# 7/25/21 edge run



## Xpac (Jun 22, 2011)

Launched at 5am and bounced around a few spots for snapper and couldn’t get a single one. Marked a lot of fish but the bite was dead. Full moon maybe? Headed to the edge and hunted for some mingos. The current was running strong and the Rhodan was working hard. Ran it for about 5 hours total on a few spots and managed a nice haul of good mingo. I tried jigging a few times and kept getting cut off. Managed to get a king on the jig without getting clipped so I assume they were the culprits. The water was dirty at the edge and we didn’t see any weed line or patches. It sure was hot out there but overall a good day on the water. The Rhodan charger had to work hard for once. We must have used a lot of juice in that current. I put a box fan next to it and ran it overnight to help keep it cool. Can’t wait to get back out there.


----------



## Boat-Dude (Sep 24, 2011)

Stud Mingo's dude, good eats!!! I went to the edge for the first time last week, same thing for me 1 red snapper and a few mingos and that was it. Hard out there and the water was blahhh. I was in 178 to 300ft and never been fishing that deep ever. Maybe this fall it will clear up. Good report.


----------



## JoeyWelch (Sep 25, 2009)

Nice spread Paco. Those mingos are monsters.


----------



## LY-zer (Jan 16, 2019)

Excellent Mingos! Better the Red Snaps any day. Was nice today but WAY too hot.


----------



## Lipz (Mar 19, 2013)

Nice Mingos, better the ARS like said above and thanks for the report.


----------



## LazyK (Jun 28, 2016)

Stud Mingos! Thanks for sharing the details of your trip


----------



## SurfRidr (Apr 24, 2012)

Hoss mingos, nice job and thanks for the report. Red snapper been tougher this year for us as well. Good mess of fish!


----------



## GROUPERKING (Sep 28, 2011)

A fine bunch of mingos !

Sent from my SM-G955U using Tapatalk


----------



## Corpsman (Oct 3, 2007)

Footballs! great work!


----------



## Xpac (Jun 22, 2011)

Thanks everyone! Can’t wait for the next run.


----------



## bfish (May 19, 2008)

Xpac said:


> Thanks everyone! Can’t wait for the next run.

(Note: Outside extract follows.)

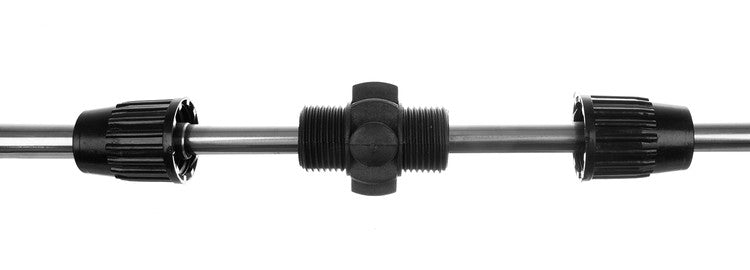 Spiediena smidzinātājs 5L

Squid for bait? We’re they up in the water column?


----------



## Xpac (Jun 22, 2011)

Squid and cigar minnow chunks. They were both bottom and up about 30’.


----------



## jack2 (Mar 19, 2010)

how'd you train that king to bend his head up and look at the camera? lol.
good catch. lotta cleaning.
jack


----------



## cuzmondo (Oct 1, 2007)

Looks like a nice bonus Lane Snapper in that mess too. 

Well done!


----------



## Boat-Dude (Sep 24, 2011)

I wonder what the biggest Mingo was 19, 20?


----------



## jack2 (Mar 19, 2010)

Boat-Dude said:


> I wonder what the biggest Mingo was 19, 20?


i know what you're thinking but i would say the size of your bait. always works for me.
jack


----------



## Xpac (Jun 22, 2011)

I think 3 of them were right around 20”. Definitely our best mingo haul yet. It’s been a dismal fishing year for us so it’s nice to have some luck finally. We are definitely enjoying them!


----------



## bfish (May 19, 2008)

Xpac said:


> I think 3 of them were right around 20”. Definitely our best mingo haul yet. It’s been a dismal fishing year for us so it’s nice to have some luck finally. We are definitely enjoying them!


What depth? Isn’t that 30 miles out?


----------



## Xpac (Jun 22, 2011)

About 200’ roughly 30 miles out


----------